== Information supplied ==
■ ■ ■ ■

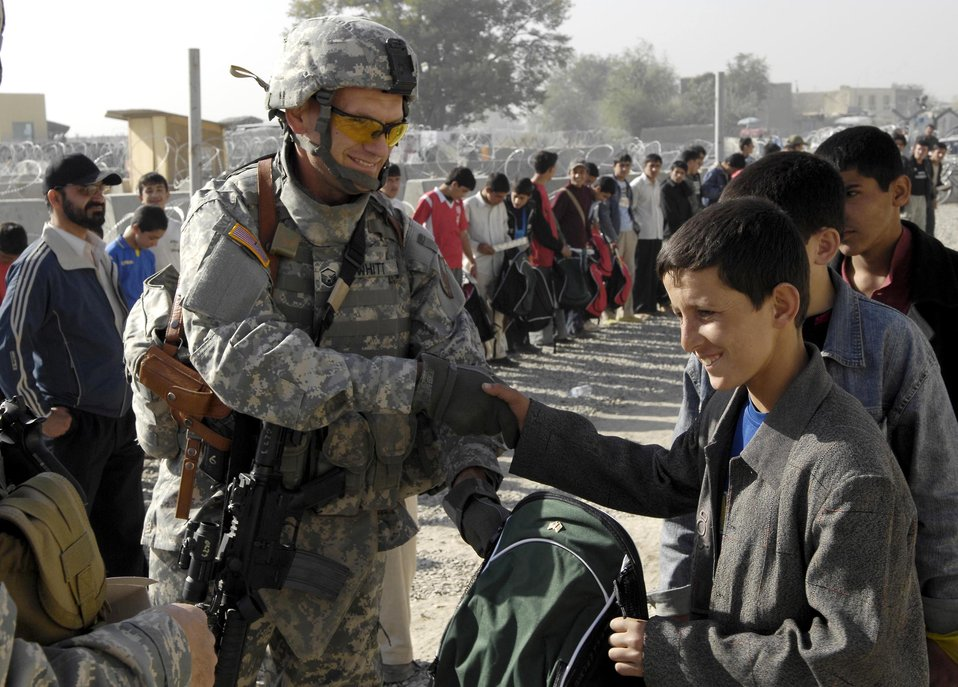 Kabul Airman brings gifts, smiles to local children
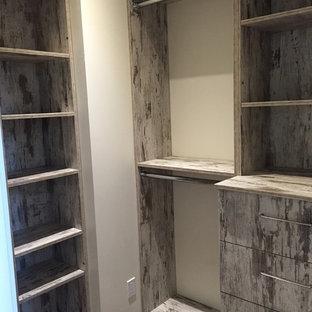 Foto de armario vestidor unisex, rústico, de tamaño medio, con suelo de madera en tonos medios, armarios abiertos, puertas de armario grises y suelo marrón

■ ■ ■ ■

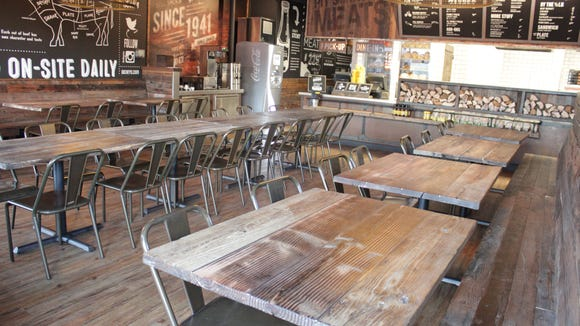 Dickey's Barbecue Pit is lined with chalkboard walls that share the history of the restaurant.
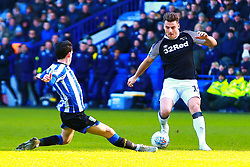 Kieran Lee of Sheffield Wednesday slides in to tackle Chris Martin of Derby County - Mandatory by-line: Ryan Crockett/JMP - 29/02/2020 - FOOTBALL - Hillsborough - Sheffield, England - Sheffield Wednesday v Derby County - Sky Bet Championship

■ ■ ■ ■

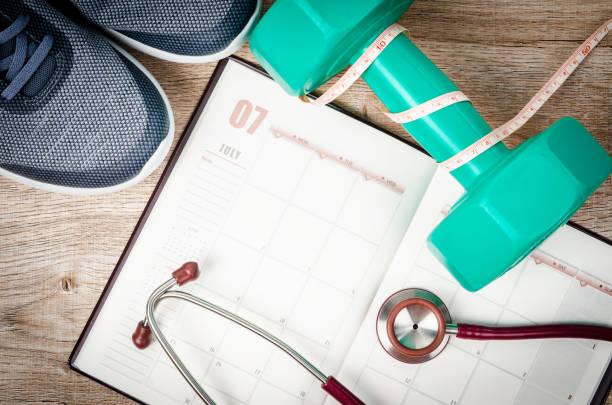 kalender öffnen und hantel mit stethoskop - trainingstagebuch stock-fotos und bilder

■ ■ ■ ■

== What is being asked ==
Return exactly the lines above, from the one with "Kabul Airman brings" up to and including the one with "Foto de armario", and include no pictures.

== Task result ==
 Kabul Airman brings gifts, smiles to local children
 Foto de armario vestidor unisex, rústico, de tamaño medio, con suelo de madera en tonos medios, armarios abiertos, puertas de armario grises y suelo marrón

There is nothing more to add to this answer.